Stablecoins in the crosshairs
A market crash in March 2020 threatened DAI’s stability, and developers introduced a controversial feature to allow it to maintain its peg aided by another stablecoin, USDC.
Then, in July 2020, an upgrade to one of the major DeFi lending protocols again caused DAI to come off its peg, and the community voted to increase the system’s debt ceiling. The following month, it voted to prioritize GUSD, BUSD, and eight other tokens for inclusion as collateral, which would allow them to be used to create DAI, and create more liquidity.
Most recently, regulators have turned their attention to stablecoins; in the US, the proposed STABLE Act would hold stablecoin issuers to some of the same standards as banks.
Legislation of this kind could have serious consequences for a decentralized stablecoin such as DAI. Peter Van Valkenburgh, research director at crypto advocacy non-profit CoinCenter, argues that were the STABLE Act (or something like it) to pass, DAI validator nodes could find themselves in violation of the law unless they’re a chartered bank.

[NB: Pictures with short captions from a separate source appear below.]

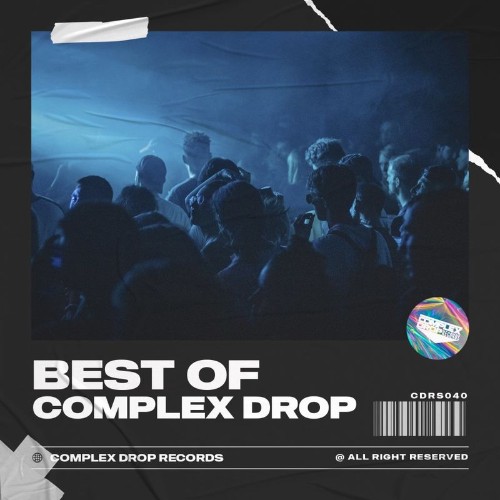 Best of Complex Drop Records 2021 (2021)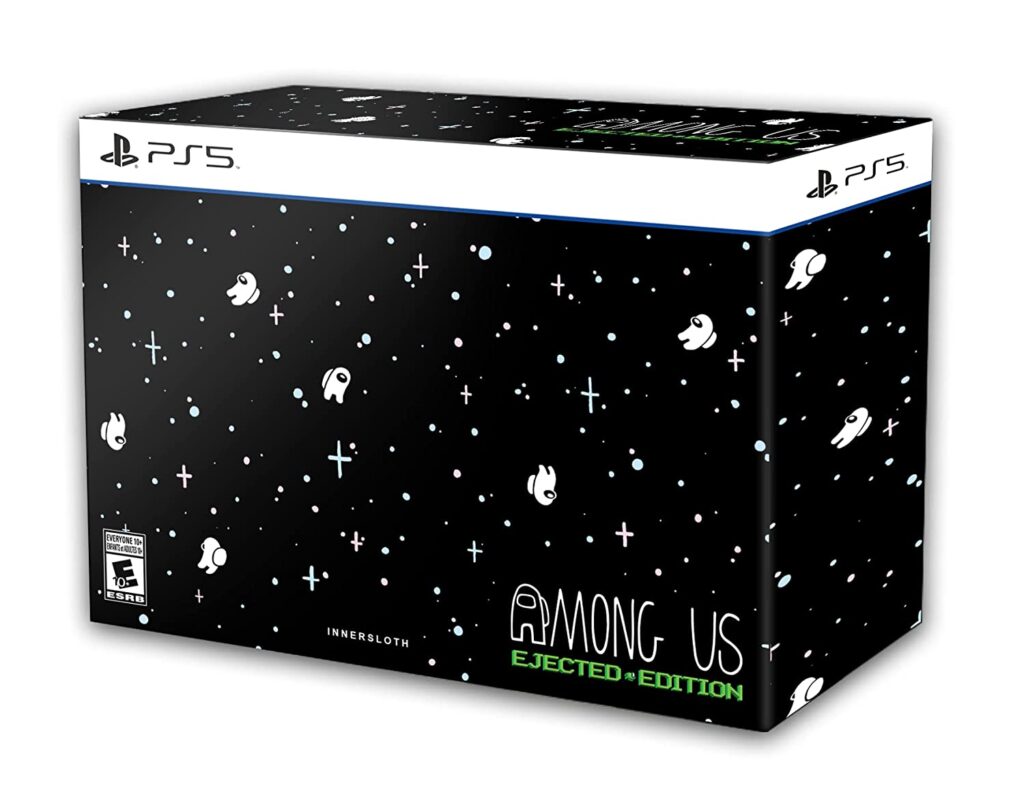Among Us: Ejected Edition - PlayStation 5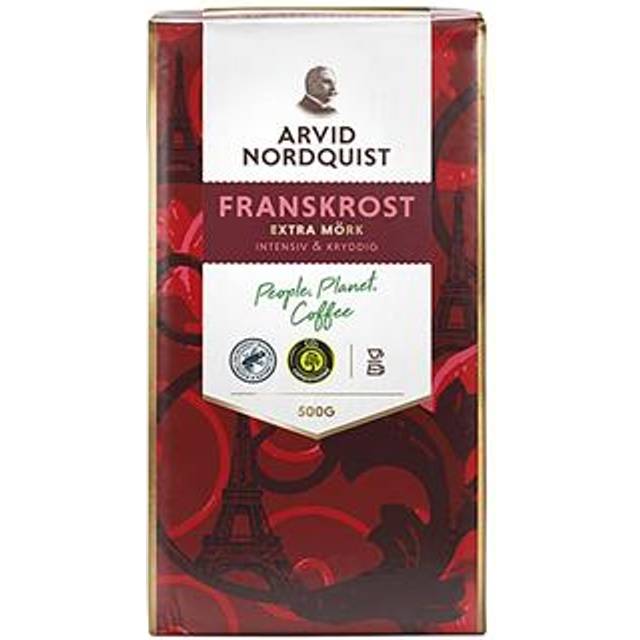 Arvid Nordquist Franskrost Bryggkaffe 500g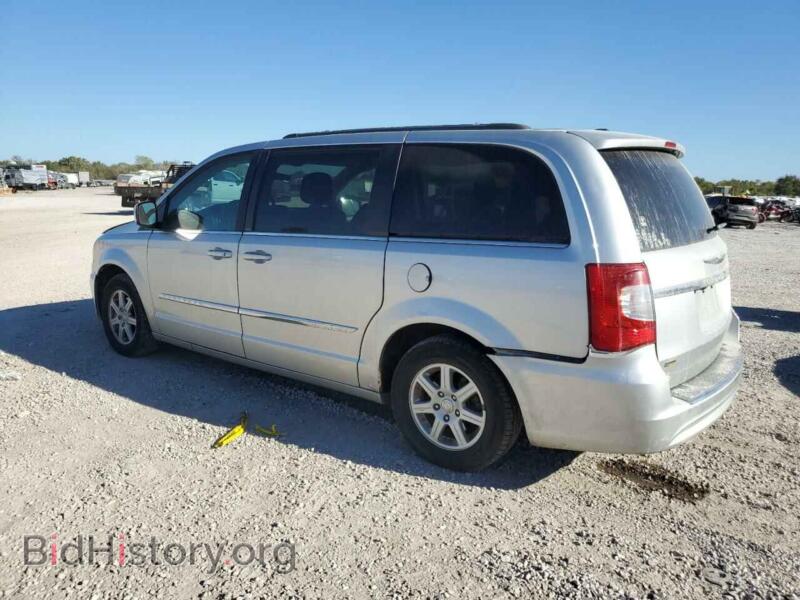 2011 Chrysler MINIVAN (VIN 2A4RR5DG9BR685894) — фото 2 из 13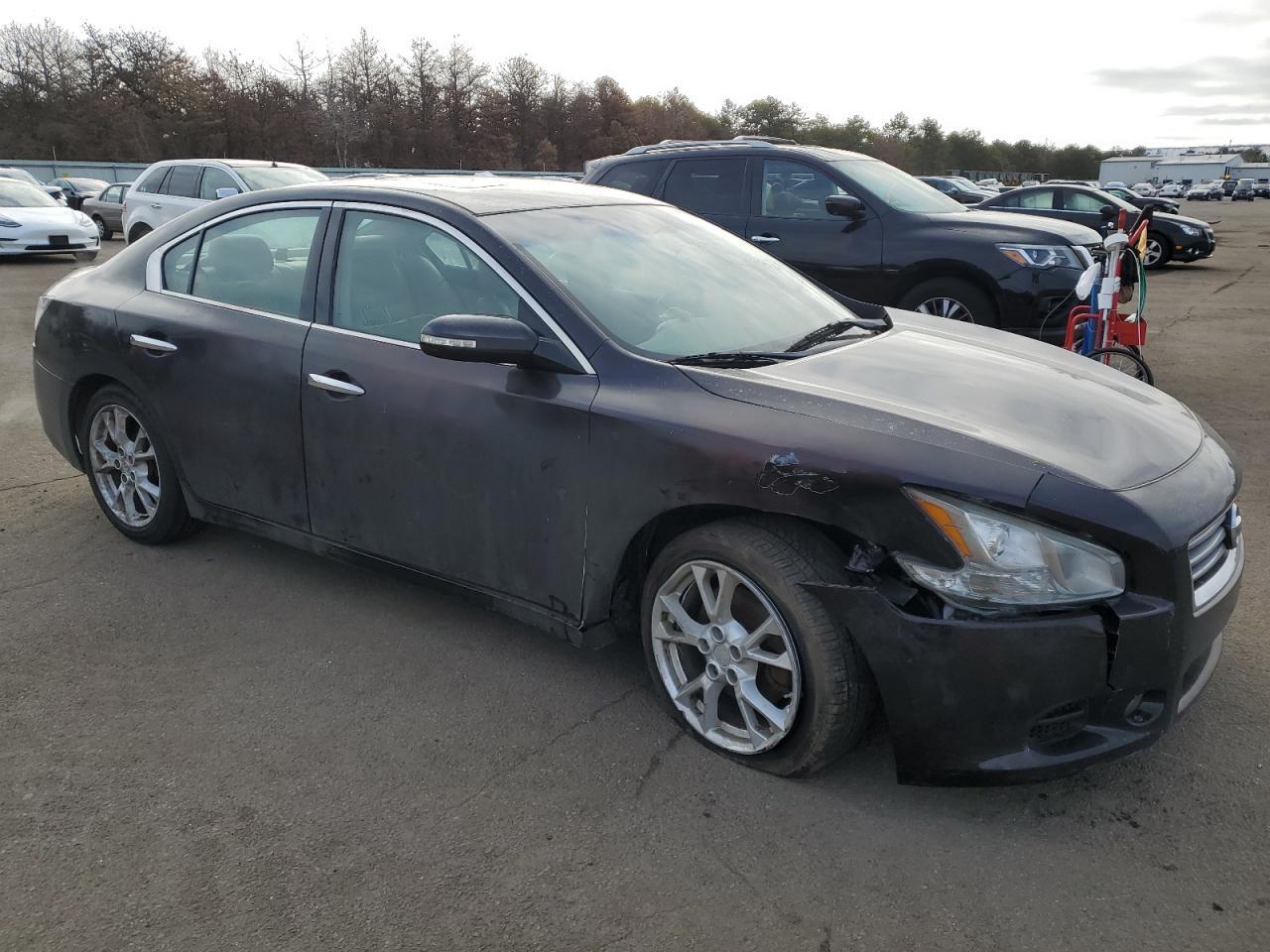 2014 NISSAN MAXIMA S - Image 4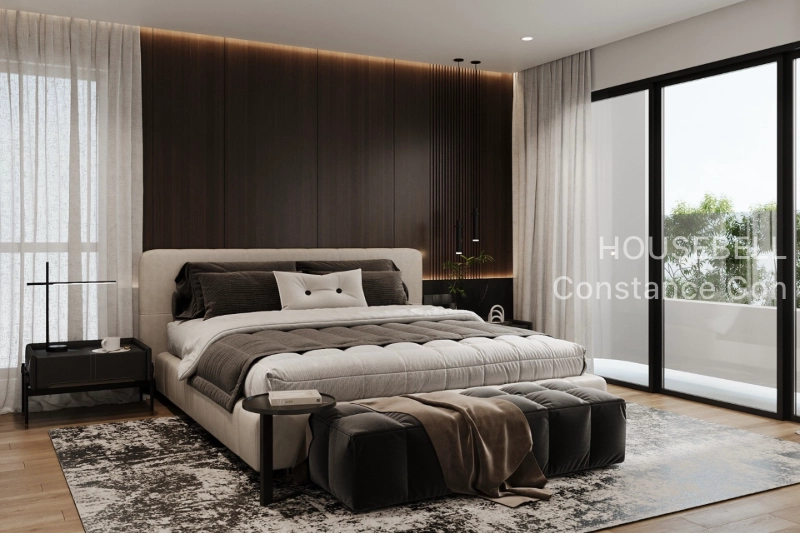 A PAIR OF BRAND NEW 3 STOREY DETACHED HOUSE WITH AN ATTIC, LIFT AND SWIMMING POOL, S$ 15,400,000 (Negotiable), 9,280 sqft, Landed - Detached House
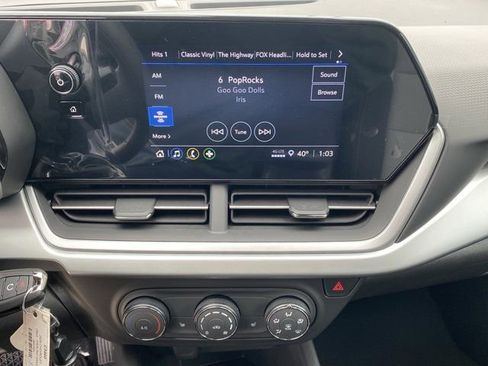 New 2026 Chevrolet Trax LS w/ LS Convenience Package image 10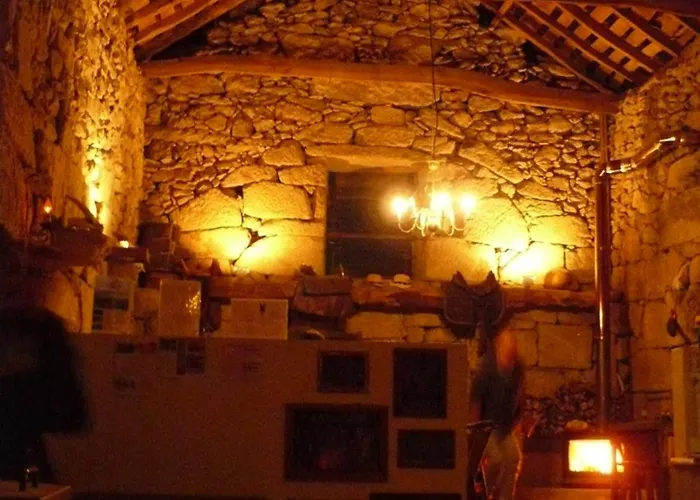 Mountain Log O Garrano Cabeceiras de Basto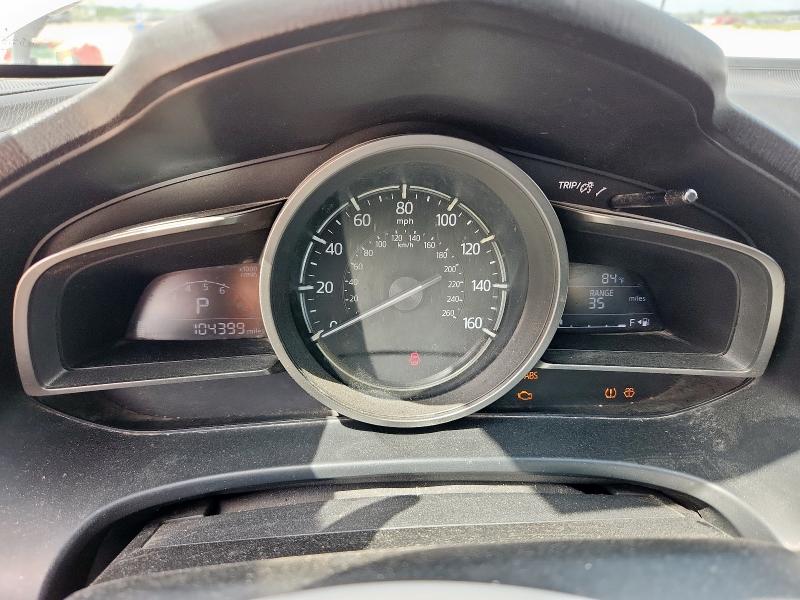 2017 MAZDA 3 TOURING 3MZBN1V73HM104025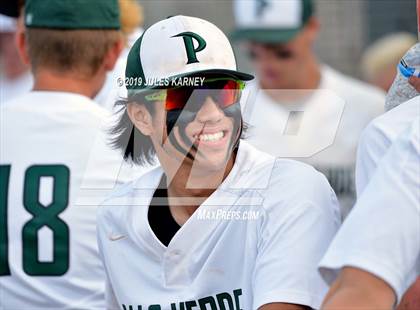Thumbnail 2 in Centennial @ Palo Verde (NIAA 4A Mountain Region Playoff) photogallery.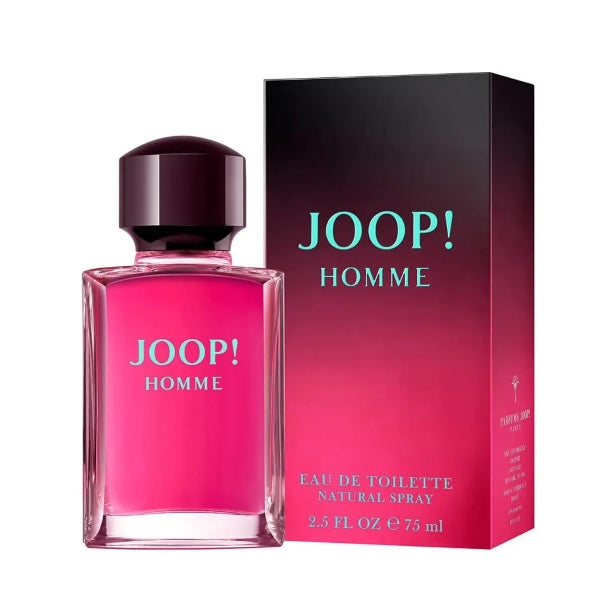JOOP HOMME EDT PERFUME 75ML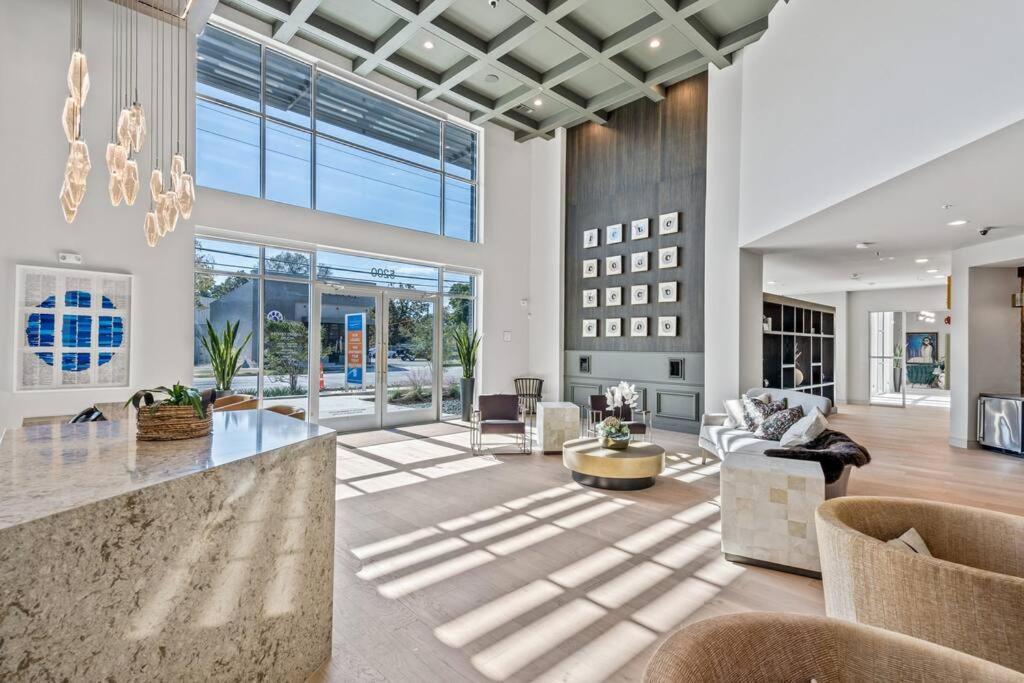Luxury Studio Near Dt Fort Worth Esterno foto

The Unintended(?) Consequences of the STABLE Act https://t.co/0gvmqrlUzC
— Coin Center (@coincenter) December 3, 2020
Nonetheless, geopolitical upheaval is making stablecoins more popular than ever; when Argentina imposed a new 35% tax on all purchases made in US dollars, DAI trading volume spiked on local exchanges on the news.
The Future
MakerDAO is working hard to brand DAI as the “world’s first unbiased currency” and it’s starting with the logo, which it wants to be as ubiquitous and recognizable as symbols for the dollar ($), euro (€), and pound (£).
In the quest to become the first trustless mainstream currency, DAI will have to be adopted and used by millions of people–a task requiring not only branding, but also marketing and education. Though not an easy task, no other stablecoin is better positioned to make it happen.